[DEPRECATED] SMAPIv3 - Feedback & Bug reports

tjkreidl

@olivierlambert said in SMAPIv3 - Feedback & Bug reports:

You need to get rid of SMAPIv1 concepts If you meant "iSCSI block" support, the answer for right now: no.

It's a brand new approach so we'll take time to find the best one, to avoid all the mess that had SMAPIv1 on block devices (non thin, race conditions etc.)

I think the next big "device type" support might be raw (passing a whole disk without any extra layer to the guest).

Ages ago (in the 1980s), I experimented with raw disk I/O on VAX systems using QIO calls. Yes, it's fast, but also doesn't take bad block or deteriorating disk sectors into account. I can't recall offhand if there way a way to at least update bad block lists or if you had to start from scratch.

Are there better mechanisms these days to handle such things as read/write errors and re-allocation to good blocks if bad blocks are detected on a running system?

Reference: https://www.tech-insider.org/vms/research/acrobat/7808.pdf

Andrew

@tjkreidl In days gone by drives used to have a bad sector list printed on the case (SMD/MFM/RLL). It would also be stored on the drive for quick reference. When you formatted the drive the software would use the bad sector list and then add to it during formatting tests. These sectors were "allocated" in the filesystem so they would not be used for normal storage. DOS and unix support a hidden bad block list for this.
-------------------------
Please rewrite the SMAPIv3 thread from "[DEPRECATED] SMAPIv3 - Feedback" up to and including "race conditions etc.)", putting "the old storage stack" wherever "SMAPIv1" appears.

Dataset excerpt
-------------------------
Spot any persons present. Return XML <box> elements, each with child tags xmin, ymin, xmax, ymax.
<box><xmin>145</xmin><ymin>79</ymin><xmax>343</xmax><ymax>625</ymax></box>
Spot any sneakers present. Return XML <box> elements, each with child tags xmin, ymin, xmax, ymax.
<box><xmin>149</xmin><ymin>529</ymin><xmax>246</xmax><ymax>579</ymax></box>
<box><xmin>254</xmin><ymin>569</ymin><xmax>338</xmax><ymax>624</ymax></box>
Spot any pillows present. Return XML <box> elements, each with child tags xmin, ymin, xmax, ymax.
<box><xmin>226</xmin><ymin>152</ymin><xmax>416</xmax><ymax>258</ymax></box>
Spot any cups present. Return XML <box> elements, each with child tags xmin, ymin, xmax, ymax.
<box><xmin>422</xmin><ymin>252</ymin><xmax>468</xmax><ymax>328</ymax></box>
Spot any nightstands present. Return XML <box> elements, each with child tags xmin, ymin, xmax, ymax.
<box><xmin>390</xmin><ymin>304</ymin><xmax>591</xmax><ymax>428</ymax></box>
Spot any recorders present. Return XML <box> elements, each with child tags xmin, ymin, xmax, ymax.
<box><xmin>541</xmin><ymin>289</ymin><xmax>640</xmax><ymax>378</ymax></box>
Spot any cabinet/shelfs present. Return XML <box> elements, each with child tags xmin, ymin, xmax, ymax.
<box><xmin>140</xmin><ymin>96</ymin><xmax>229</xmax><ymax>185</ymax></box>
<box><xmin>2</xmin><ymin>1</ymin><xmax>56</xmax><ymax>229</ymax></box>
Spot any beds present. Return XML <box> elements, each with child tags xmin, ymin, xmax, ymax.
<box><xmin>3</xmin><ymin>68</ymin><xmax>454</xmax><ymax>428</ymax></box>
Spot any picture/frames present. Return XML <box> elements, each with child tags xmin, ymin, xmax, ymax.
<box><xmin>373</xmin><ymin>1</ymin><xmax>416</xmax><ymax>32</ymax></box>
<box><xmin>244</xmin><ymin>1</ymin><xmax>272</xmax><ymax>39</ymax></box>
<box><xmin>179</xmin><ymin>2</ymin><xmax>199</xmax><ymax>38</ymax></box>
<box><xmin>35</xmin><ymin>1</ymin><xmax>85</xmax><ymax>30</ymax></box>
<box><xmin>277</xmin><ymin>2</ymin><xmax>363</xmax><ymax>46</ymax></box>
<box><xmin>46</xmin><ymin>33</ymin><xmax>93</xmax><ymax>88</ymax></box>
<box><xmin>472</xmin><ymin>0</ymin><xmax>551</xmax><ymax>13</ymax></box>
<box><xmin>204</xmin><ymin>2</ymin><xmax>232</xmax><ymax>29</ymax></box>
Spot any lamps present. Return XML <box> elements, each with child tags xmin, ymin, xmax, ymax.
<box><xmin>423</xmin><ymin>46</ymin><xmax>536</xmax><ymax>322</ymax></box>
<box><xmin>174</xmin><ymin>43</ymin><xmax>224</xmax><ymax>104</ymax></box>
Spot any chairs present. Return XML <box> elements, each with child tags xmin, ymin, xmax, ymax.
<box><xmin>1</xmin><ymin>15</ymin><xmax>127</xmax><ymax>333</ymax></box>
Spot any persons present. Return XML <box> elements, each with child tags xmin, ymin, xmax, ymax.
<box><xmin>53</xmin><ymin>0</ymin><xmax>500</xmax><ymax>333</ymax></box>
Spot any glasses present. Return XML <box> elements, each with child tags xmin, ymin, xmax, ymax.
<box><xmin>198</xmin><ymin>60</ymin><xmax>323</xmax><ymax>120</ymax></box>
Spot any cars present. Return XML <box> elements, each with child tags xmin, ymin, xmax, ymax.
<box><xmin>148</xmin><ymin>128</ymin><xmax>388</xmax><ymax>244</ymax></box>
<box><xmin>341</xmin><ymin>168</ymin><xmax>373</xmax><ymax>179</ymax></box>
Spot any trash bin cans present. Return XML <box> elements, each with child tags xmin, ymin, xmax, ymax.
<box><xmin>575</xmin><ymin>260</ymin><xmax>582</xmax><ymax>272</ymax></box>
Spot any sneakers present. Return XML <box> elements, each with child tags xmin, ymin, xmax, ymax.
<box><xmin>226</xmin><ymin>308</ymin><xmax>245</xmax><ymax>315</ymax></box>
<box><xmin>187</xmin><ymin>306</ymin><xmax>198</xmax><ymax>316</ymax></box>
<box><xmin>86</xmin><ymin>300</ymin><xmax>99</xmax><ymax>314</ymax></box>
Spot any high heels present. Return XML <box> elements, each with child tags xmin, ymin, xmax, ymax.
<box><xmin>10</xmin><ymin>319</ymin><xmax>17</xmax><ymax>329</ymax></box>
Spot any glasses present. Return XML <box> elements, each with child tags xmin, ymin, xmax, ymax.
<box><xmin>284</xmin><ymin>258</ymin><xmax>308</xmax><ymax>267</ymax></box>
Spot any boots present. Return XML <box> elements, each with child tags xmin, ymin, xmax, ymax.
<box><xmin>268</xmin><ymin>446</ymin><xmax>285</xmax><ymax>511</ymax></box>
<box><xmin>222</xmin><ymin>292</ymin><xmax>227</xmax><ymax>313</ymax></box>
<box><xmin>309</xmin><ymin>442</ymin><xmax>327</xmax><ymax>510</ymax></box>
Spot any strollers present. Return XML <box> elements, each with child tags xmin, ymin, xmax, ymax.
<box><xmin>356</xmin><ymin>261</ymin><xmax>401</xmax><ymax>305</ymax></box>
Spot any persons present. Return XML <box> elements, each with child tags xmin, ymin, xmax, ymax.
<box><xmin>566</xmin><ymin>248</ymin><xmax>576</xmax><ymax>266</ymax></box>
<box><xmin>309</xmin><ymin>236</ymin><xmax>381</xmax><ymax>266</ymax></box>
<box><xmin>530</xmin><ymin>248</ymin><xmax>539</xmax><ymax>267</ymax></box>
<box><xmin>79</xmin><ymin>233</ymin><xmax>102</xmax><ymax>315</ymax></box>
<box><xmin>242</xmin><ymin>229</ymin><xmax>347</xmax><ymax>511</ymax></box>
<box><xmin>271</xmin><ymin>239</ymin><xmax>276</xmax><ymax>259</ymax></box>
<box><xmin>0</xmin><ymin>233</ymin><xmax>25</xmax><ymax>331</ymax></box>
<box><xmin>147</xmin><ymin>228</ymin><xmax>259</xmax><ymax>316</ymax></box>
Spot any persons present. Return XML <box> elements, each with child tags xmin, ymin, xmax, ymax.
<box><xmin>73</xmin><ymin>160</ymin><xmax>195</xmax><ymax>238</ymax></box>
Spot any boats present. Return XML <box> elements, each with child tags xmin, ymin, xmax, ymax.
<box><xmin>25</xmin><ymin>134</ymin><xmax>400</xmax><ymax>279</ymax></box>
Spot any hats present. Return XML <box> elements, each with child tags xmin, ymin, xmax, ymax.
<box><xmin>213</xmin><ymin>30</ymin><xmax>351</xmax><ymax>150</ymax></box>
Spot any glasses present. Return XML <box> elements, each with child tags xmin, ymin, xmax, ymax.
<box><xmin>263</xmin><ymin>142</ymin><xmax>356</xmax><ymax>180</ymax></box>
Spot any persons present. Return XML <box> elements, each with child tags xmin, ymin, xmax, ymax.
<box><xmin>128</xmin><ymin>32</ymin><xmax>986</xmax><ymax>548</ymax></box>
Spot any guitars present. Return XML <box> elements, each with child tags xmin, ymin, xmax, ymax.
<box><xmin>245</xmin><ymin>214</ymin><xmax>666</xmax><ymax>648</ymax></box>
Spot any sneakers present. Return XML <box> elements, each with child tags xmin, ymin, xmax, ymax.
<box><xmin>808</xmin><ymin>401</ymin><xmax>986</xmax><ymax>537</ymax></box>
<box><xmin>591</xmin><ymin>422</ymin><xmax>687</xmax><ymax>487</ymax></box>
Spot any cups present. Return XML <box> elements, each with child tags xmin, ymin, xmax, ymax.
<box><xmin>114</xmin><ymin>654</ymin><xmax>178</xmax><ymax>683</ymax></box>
-------------------------
## In response
[DEPRECATED] SMAPIv3 - Feedback & Bug reports

tjkreidl

@olivierlambert said in SMAPIv3 - Feedback & Bug reports:

You need to get rid of the old storage stack concepts If you meant "iSCSI block" support, the answer for right now: no.

It's a brand new approach so we'll take time to find the best one, to avoid all the mess that had the old storage stack on block devices (non thin, race conditions etc.)